#### [Aim of the exercise]
Retype every line from the start of the data down to and including the line with "scientific name: Alces alces". Skip the pictures.

#### [Data in this exercise]
________________

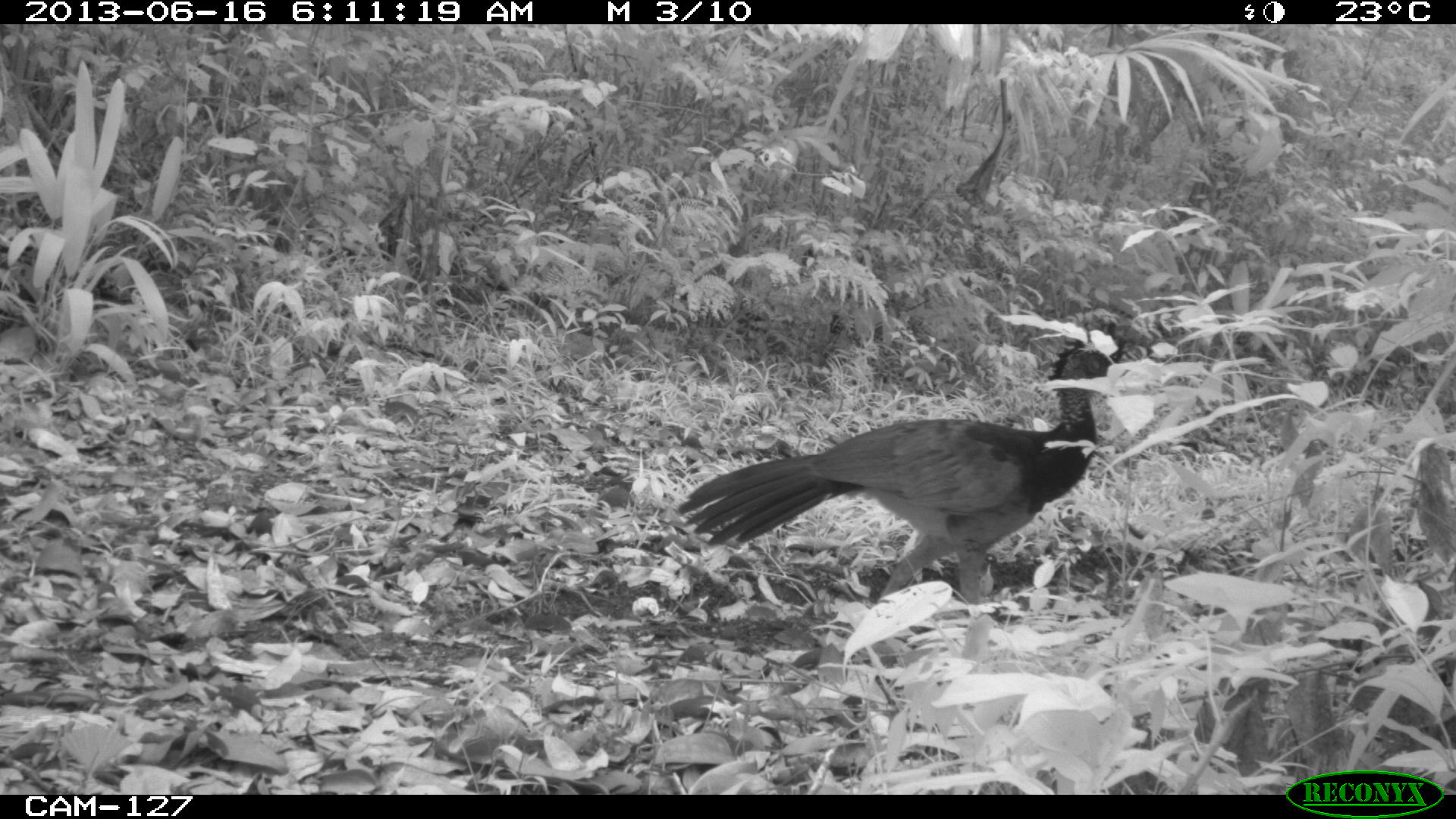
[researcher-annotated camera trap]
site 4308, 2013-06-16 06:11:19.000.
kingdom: Animalia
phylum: Chordata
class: Aves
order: Galliformes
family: Cracidae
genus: Crax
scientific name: Crax rubra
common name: great curassow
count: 1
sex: female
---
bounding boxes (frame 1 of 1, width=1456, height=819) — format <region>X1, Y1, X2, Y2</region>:
crax rubra: <region>675, 339, 1119, 609</region>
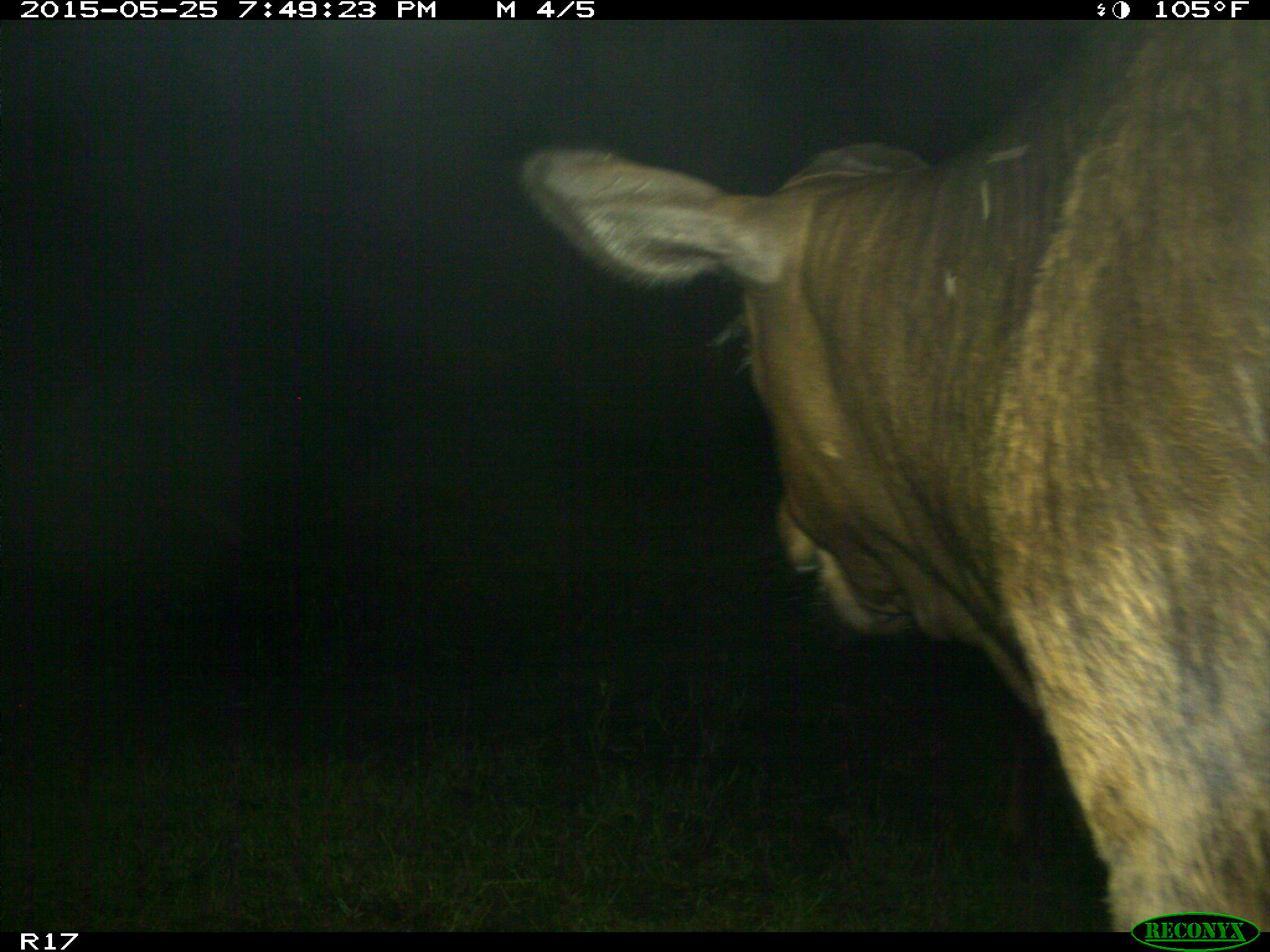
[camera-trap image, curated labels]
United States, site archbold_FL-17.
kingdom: Animalia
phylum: Chordata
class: Mammalia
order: Artiodactyla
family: Bovidae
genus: Bos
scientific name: Bos taurus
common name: domestic cow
Bos taurus (domestic cow).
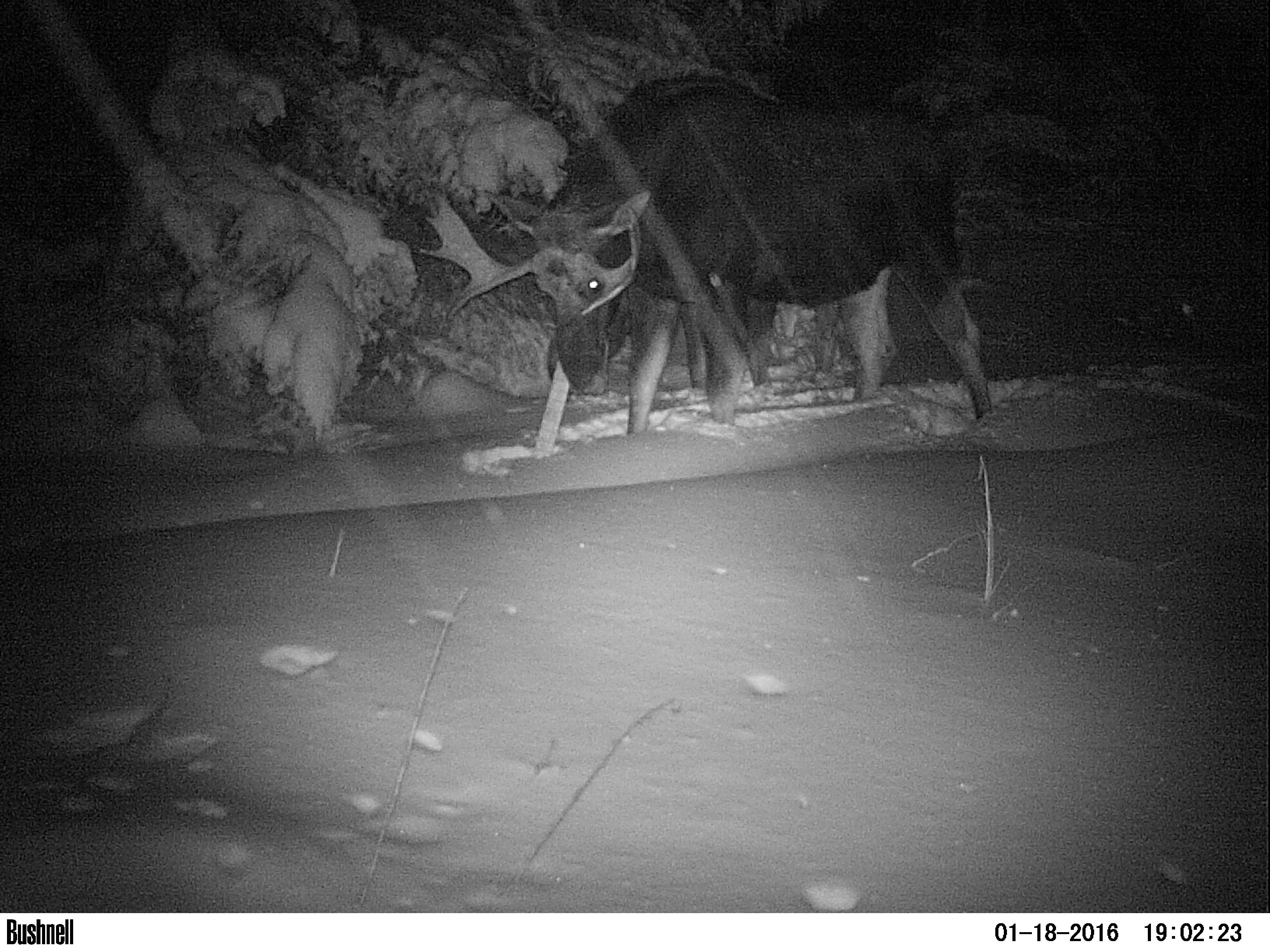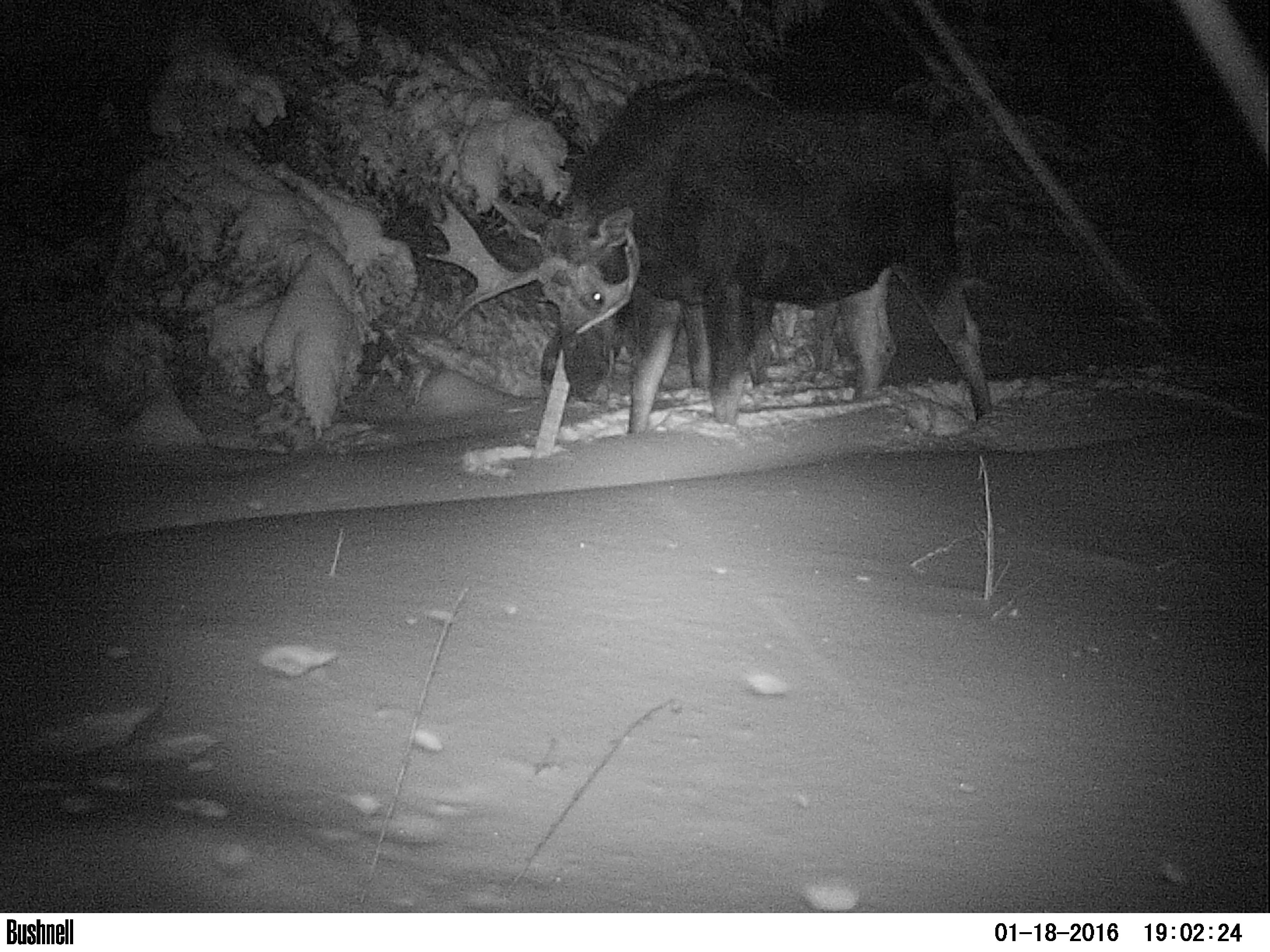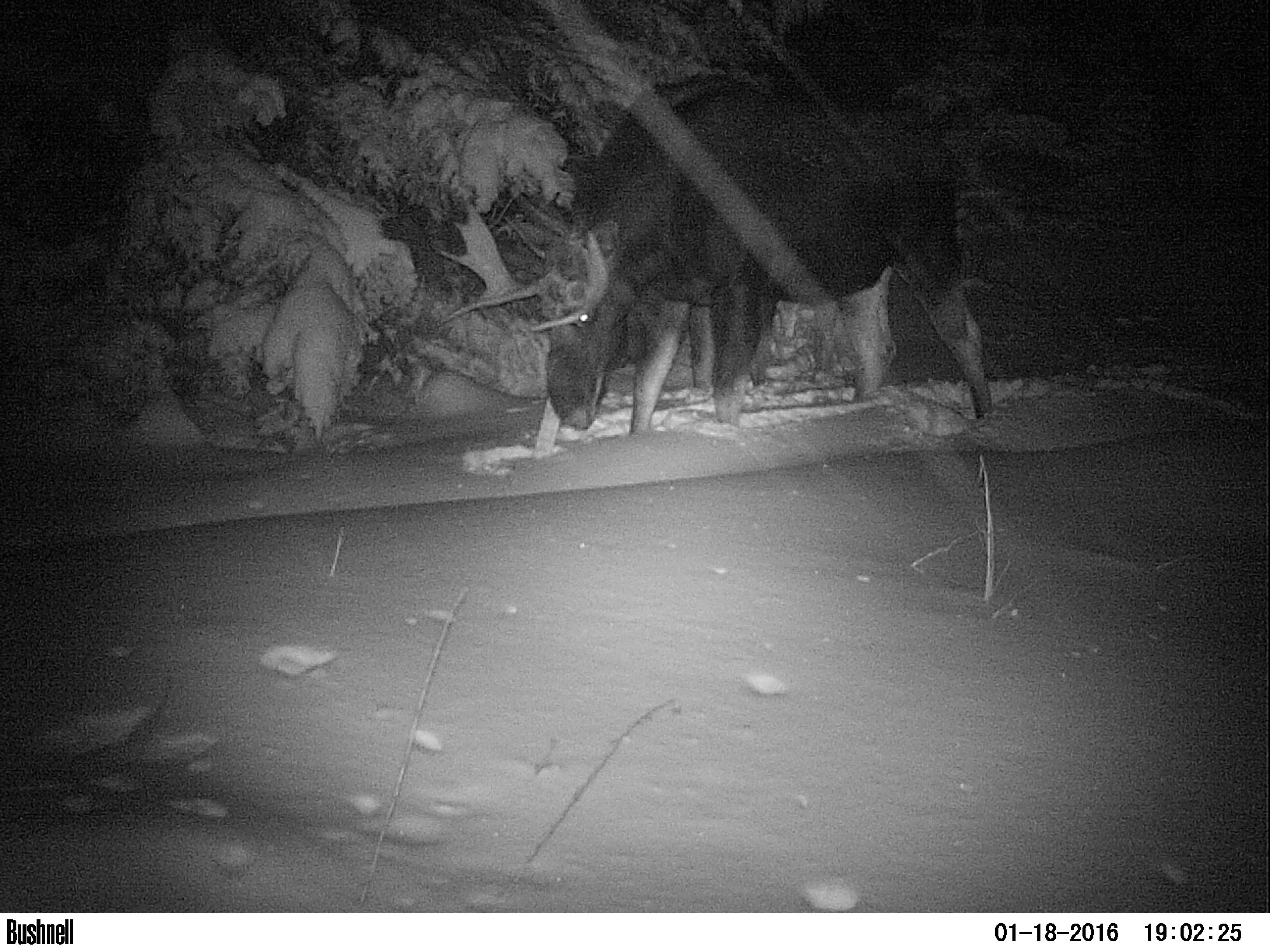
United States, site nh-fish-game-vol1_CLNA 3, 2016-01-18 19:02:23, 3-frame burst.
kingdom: Animalia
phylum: Chordata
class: Mammalia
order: Artiodactyla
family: Cervidae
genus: Alces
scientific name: Alces alces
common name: moose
Moose (Alces alces).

________________

#### [Result of this exercise]
[researcher-annotated camera trap]
site 4308, 2013-06-16 06:11:19.000.
kingdom: Animalia
phylum: Chordata
class: Aves
order: Galliformes
family: Cracidae
genus: Crax
scientific name: Crax rubra
common name: great curassow
count: 1
sex: female
---
bounding boxes (frame 1 of 1, width=1456, height=819) — format <region>X1, Y1, X2, Y2</region>:
crax rubra: <region>675, 339, 1119, 609</region>
[camera-trap image, curated labels]
United States, site archbold_FL-17.
kingdom: Animalia
phylum: Chordata
class: Mammalia
order: Artiodactyla
family: Bovidae
genus: Bos
scientific name: Bos taurus
common name: domestic cow
Bos taurus (domestic cow).
United States, site nh-fish-game-vol1_CLNA 3, 2016-01-18 19:02:23, 3-frame burst.
kingdom: Animalia
phylum: Chordata
class: Mammalia
order: Artiodactyla
family: Cervidae
genus: Alces
scientific name: Alces alces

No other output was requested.